Outros aspectos da exposição têm mostrado para nossa equipe que ainda temos um longo e produtivo caminho pela frente. Identificamos que um desafio significativo para as instituições GLAM no Brasil é a capacidade e conhecimento para considerar a “abertura” de todas as coleções como uma atividade normal, rotineira. Apenas algumas de nossas instituições promovem iniciativas abertas e o público nem sempre compreende o que pode ser criado a partir ou com os materiais. Do mesmo modo, a falta de ferramentas que encorajem as pessoas a fazer isso pode ser um fator que contribui com tal cenário. Claramente, nós queremos que as pessoas deem likes no Facebook e compartilhem os conteúdos nas redes sociais, mas ainda não sabemos se ou como as imagens estão sendo reutilizadas em outros contextos.
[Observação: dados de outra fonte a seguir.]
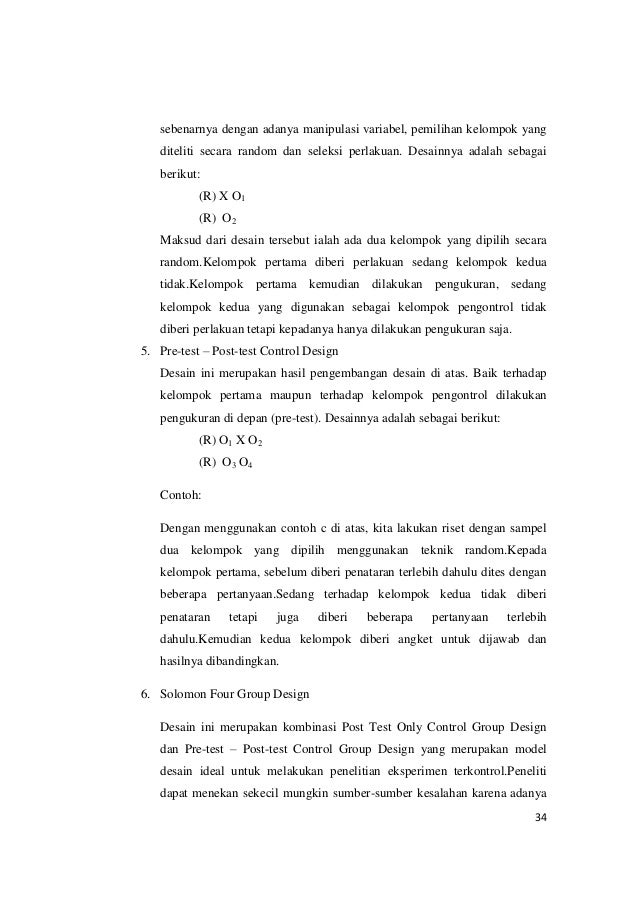 sebenarnya dengan adanya manipulasi variabel, pemilihan kelompok yang diteliti secara random dan seleksi perlakuan. Desainnya adalah sebagai berikut:

(R) X $O_1$

(R) $O_2$

Maksud dari desain tersebut ialah ada dua kelompok yang dipilih secara random.Kelompok pertama diberi perlakuan sedang kelompok kedua tidak.Kelompok pertama kemudian dilakukan pengukuran, sedang kelompok kedua yang digunakan sebagai kelompok pengontrol tidak diberi perlakuan tetapi kepadanya hanya dilakukan pengukuran saja.

5. Pre-test – Post-test Control Design

Desain ini merupakan hasil pengembangan desain di atas. Baik terhadap kelompok pertama maupun terhadap kelompok pengontrol dilakukan pengukuran di depan (pre-test). Desainnya adalah sebagai berikut:

(R) $O_1$ X $O_2$

(R) $O_3$ $O_4$

Contoh:

Dengan menggunakan contoh c di atas, kita lakukan riset dengan sampel dua kelompok yang dipilih menggunakan teknik random.Kepada kelompok pertama, sebelum diberi penataran terlebih dahulu dites dengan beberapa pertanyaan.Sedang terhadap kelompok kedua tidak diberi penataran tetapi juga diberi beberapa pertanyaan terlebih dahulu.Kemudian kedua kelompok diberi angket untuk dijawab dan hasilnya dibandingkan.

6. Solomon Four Group Design

Desain ini merupakan kombinasi Post Test Only Control Group Design dan Pre-test – Post-test Control Group Design yang merupakan model desain ideal untuk melakukan penelitian eksperimen terkontrol.Peneliti dapat menekan sekecil mungkin sumber-sumber kesalahan karena adanya

34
Por último, vale dizer que ainda há uma falta de conhecimento geral a respeito das licenças Creative Commons – tanto por parte do público quanto por parte das instituições.

Com isso em mente, sabemos que não é suficiente simplesmente subir imagens na web – nós precisamos falar às pessoas sobre elas, contextualizá-las e conseguir retornos de diferentes públicos. Nosso uso das redes sociais nesta experiência nos mostrou que precisamos adaptar nossa forma de falar sobre conteúdo aberto de forma a atingir novos e diferentes grupos. Nós já aprendemos, por exemplo, que não é válido mostrar fotos de detalhes de objetos no Wikimedia Commons, já que este tipo de imagem não colaboraria na alimentação de artigos da Wikipédia. Porém, elas podem ser exploradas no Pinterest, pois o público ali está mais acostumado a pesquisar por esses tipos específicos de imagens em detalhe.
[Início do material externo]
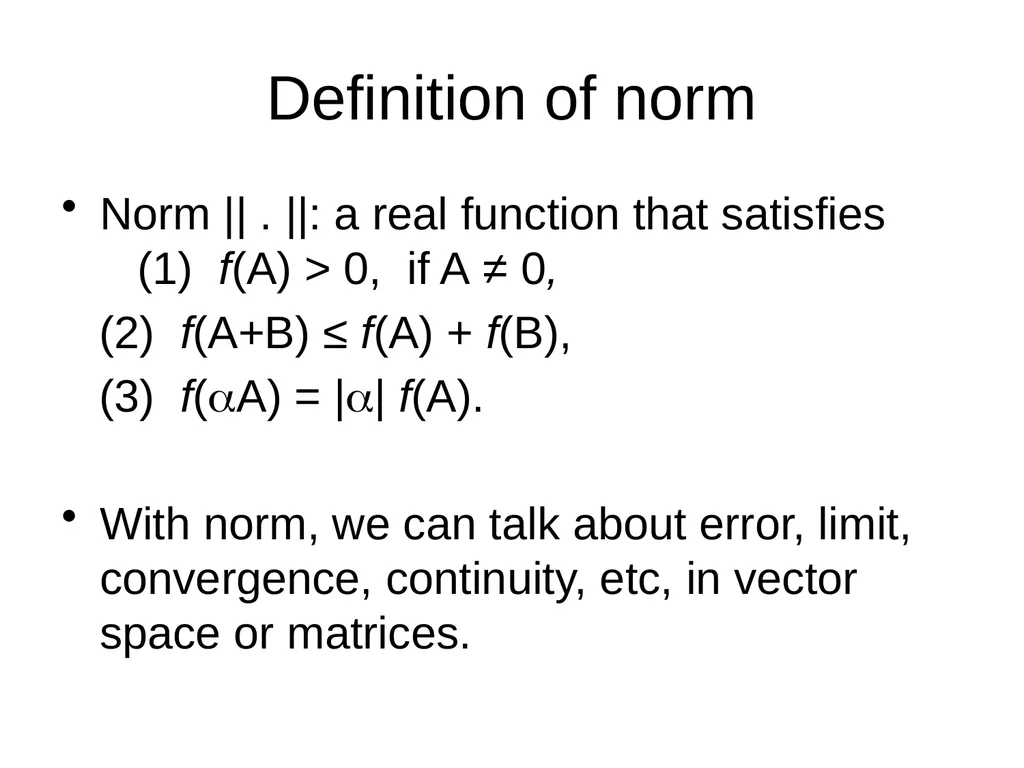 Definition of norm

• Norm || . ||: a real function that satisfies
(1) $f(A) > 0$, if $A \neq 0$,
(2) $f(A+B) \leq f(A) + f(B)$,
(3) $f(\alpha A) = |\alpha| f(A)$.

• With norm, we can talk about error, limit, convergence, continuity, etc, in vector space or matrices.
Sabemos também que o Flickr é uma ferramenta muito útil para fotógrafos – inclusive aqueles interessados em licenciar suas imagens para uso comercial. Ao mesmo tempo, podemos direcionar nosso trabalho para usar outras plataformas alternativas que falem sobre o projeto e convidem o público a visualizar, curtir e comentar nossas imagens. E do mesmo modo, aplicativos e sites como Instagram e Facebooks são muito populares no Brasil e podem ser explorados nas próximas experiências.

Estamos aprendendo por tentativa e erro. Queremos testar nossas ideias e verificar quais delas vão amadurecer. Minha bolsa para participar do IoL tornou possível para nós incluir a proposta de abrir nossas coleções como algo que o museu deveria incorporar de forma mais sistemática em nossas políticas internas e missão pública. Acreditamos que por meio destes passos nós conseguiremos promover um patrimônio cultural cada vez mais aberto e acessível para todos.